Household deity (a kind of or related to a Tutelary deity)

“A household deity is a deity or spirit that protects the home, looking after the entire household or certain key members. It has been a common belief in paganism as well as in folklore across many parts of the world. Household deities fit into two types; firstly, a specific deity – typically a goddess – often referred to as a hearth goddess or domestic goddess who is associated with the home and hearth, such as the ancient Greek Hestia.” ref

“The second type of household deities are those that are not one singular deity, but a type, or species of animistic deity, who usually have lesser powers than major deities. This type was common in the religions of antiquity, such as the Lares of ancient Roman religion, the Gashin of Korean shamanism, and Cofgodas of Anglo-Saxon paganism. These survived Christianisation as fairy-like creatures existing in folklore, such as the Anglo-Scottish Brownie and Slavic Domovoy.” ref

“Household deities were usually worshipped not in temples but in the home, where they would be represented by small idols (such as the teraphim of the Bible, often translated as “household gods” in Genesis 31:19 for example), amulets, paintings, or reliefs. They could also be found on domestic objects, such as cosmetic articles in the case of Tawaret. The more prosperous houses might have a small shrine to the household god(s); the lararium served this purpose in the case of the Romans.
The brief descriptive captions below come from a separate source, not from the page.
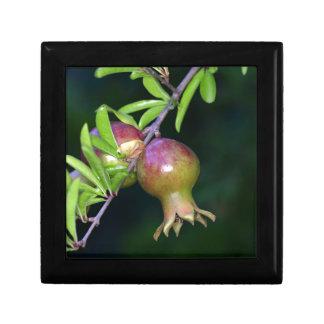 Green pomegranate fruit keepsake box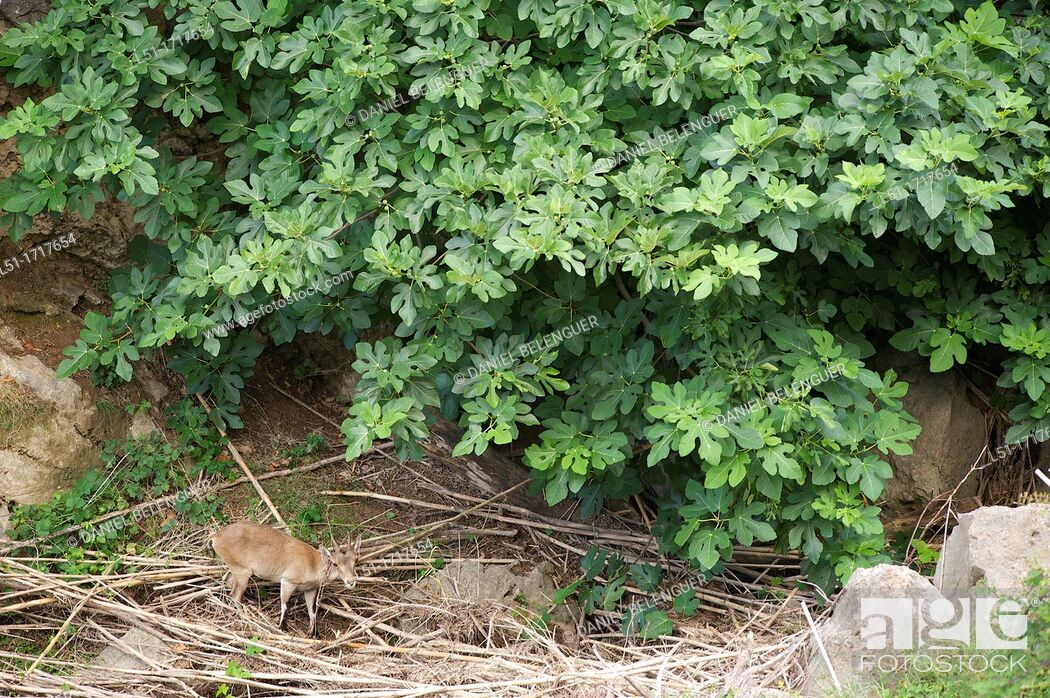 Stock Photo: Mountain goat capra hyspanica feeding under a fig tree, Argelita, Ludiente, Castellón, Spain.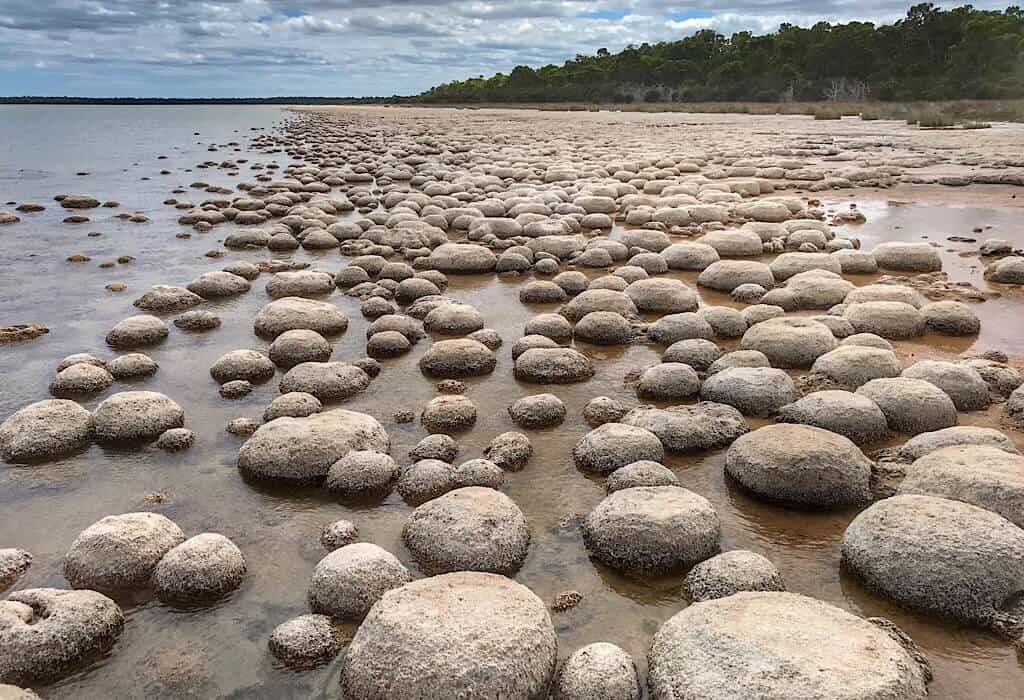 The shorline of Lake Clifton filled with Thrombolites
The gods would be treated as members of the family and invited to join in meals, or be given offerings of food and drink.” ref

“In many religions, both ancient and modern, a god would preside over the home. Certain species, or types, of household deities, existed. An example of this was the Roman Lares. Many European cultures retained house spirits into the modern period. Some examples of these include:

“Although the cosmic status of household deities was not as lofty as that of the Twelve Olympians or the Aesir, they were also jealous of their dignity and also had to be appeased with shrines and offerings, however humble. Because of their immediacy they had arguably more influence on the day-to-day affairs of men than the remote gods did. Vestiges of their worship persisted long after Christianity and other major religions extirpated nearly every trace of the major pagan pantheons. Elements of the practice can be seen even today, with Christian accretions, where statues to various saints (such as St. Francis) protect gardens and grottos. Even the gargoyles found on older churches, could be viewed as guardians partitioning a sacred space.” ref

“For centuries, Christianity fought a mop-up war against these lingering minor pagan deities, but they proved tenacious. For example, Martin Luther‘s Tischreden have numerous – quite serious – references to dealing with kobolds. Eventually, rationalism and the Industrial Revolution threatened to erase most of these minor deities, until the advent of romantic nationalism rehabilitated them and embellished them into objects of literary curiosity in the 19th century. Since the 20th century this literature has been mined for characters for role-playing games, video games, and other fantasy personae, not infrequently invested with invented traits and hierarchies somewhat different from their mythological and folkloric roots.” ref

“In contradistinction to both Herbert Spencer and Edward Burnett Tylor, who defended theories of animistic origins of ancestor worship, Émile Durkheim saw its origin in totemism. In reality, this distinction is somewhat academic, since totemism may be regarded as a particularized manifestation of animism, and something of a synthesis of the two positions was attempted by Sigmund Freud. In Freud’s Totem and Taboo, both totem and taboo are outward expressions or manifestations of the same psychological tendency, a concept which is complementary to, or which rather reconciles, the apparent conflict. Freud preferred to emphasize the psychoanalytic implications of the reification of metaphysical forces, but with particular emphasis on its familial nature. This emphasis underscores, rather than weakens, the ancestral component.” ref

William Edward Hearn, a noted classicist, and jurist, traced the origin of domestic deities from the earliest stages as an expression of animism, a belief system thought to have existed also in the neolithic, and the forerunner of Indo-European religion. In his analysis of the Indo-European household, in Chapter II “The House Spirit”, Section 1, he states:

The belief which guided the conduct of our forefathers was … the spirit rule of dead ancestors.” ref

“In Section 2 he proceeds to elaborate:

It is thus certain that the worship of deceased ancestors is a vera causa, and not a mere hypothesis. …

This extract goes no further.